(Stored data entries)
*** Begin section ***
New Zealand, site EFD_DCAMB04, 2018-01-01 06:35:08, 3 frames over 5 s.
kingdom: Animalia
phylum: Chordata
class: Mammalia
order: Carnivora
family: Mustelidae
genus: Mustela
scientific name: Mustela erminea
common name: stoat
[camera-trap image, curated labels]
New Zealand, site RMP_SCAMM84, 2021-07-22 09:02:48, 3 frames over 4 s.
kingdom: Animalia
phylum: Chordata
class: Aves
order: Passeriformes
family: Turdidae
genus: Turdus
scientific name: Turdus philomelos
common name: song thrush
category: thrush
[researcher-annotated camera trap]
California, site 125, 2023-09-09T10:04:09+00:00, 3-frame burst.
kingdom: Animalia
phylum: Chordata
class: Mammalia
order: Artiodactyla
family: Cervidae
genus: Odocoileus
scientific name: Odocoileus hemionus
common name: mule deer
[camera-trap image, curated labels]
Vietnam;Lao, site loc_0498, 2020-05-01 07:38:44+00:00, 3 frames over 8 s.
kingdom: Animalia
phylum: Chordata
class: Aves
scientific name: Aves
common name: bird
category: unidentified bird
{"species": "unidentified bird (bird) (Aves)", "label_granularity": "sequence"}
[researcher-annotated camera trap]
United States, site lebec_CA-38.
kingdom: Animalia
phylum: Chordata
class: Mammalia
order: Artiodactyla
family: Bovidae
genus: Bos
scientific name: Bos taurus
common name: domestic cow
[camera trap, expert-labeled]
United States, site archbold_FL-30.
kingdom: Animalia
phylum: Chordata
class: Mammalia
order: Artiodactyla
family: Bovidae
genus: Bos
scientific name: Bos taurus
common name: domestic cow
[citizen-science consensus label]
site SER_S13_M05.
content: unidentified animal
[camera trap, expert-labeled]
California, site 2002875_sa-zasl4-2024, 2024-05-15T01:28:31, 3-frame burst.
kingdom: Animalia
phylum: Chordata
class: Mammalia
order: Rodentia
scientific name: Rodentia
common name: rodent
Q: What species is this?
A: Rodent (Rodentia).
*** End section ***
§ **ASSIGNMENT**
The full data must appear again, retyped in every detail.

§ **RESULT**
New Zealand, site EFD_DCAMB04, 2018-01-01 06:35:08, 3 frames over 5 s.
kingdom: Animalia
phylum: Chordata
class: Mammalia
order: Carnivora
family: Mustelidae
genus: Mustela
scientific name: Mustela erminea
common name: stoat
[camera-trap image, curated labels]
New Zealand, site RMP_SCAMM84, 2021-07-22 09:02:48, 3 frames over 4 s.
kingdom: Animalia
phylum: Chordata
class: Aves
order: Passeriformes
family: Turdidae
genus: Turdus
scientific name: Turdus philomelos
common name: song thrush
category: thrush
[researcher-annotated camera trap]
California, site 125, 2023-09-09T10:04:09+00:00, 3-frame burst.
kingdom: Animalia
phylum: Chordata
class: Mammalia
order: Artiodactyla
family: Cervidae
genus: Odocoileus
scientific name: Odocoileus hemionus
common name: mule deer
[camera-trap image, curated labels]
Vietnam;Lao, site loc_0498, 2020-05-01 07:38:44+00:00, 3 frames over 8 s.
kingdom: Animalia
phylum: Chordata
class: Aves
scientific name: Aves
common name: bird
category: unidentified bird
{"species": "unidentified bird (bird) (Aves)", "label_granularity": "sequence"}
[researcher-annotated camera trap]
United States, site lebec_CA-38.
kingdom: Animalia
phylum: Chordata
class: Mammalia
order: Artiodactyla
family: Bovidae
genus: Bos
scientific name: Bos taurus
common name: domestic cow
[camera trap, expert-labeled]
United States, site archbold_FL-30.
kingdom: Animalia
phylum: Chordata
class: Mammalia
order: Artiodactyla
family: Bovidae
genus: Bos
scientific name: Bos taurus
common name: domestic cow
[citizen-science consensus label]
site SER_S13_M05.
content: unidentified animal
[camera trap, expert-labeled]
California, site 2002875_sa-zasl4-2024, 2024-05-15T01:28:31, 3-frame burst.
kingdom: Animalia
phylum: Chordata
class: Mammalia
order: Rodentia
scientific name: Rodentia
common name: rodent
Q: What species is this?
A: Rodent (Rodentia).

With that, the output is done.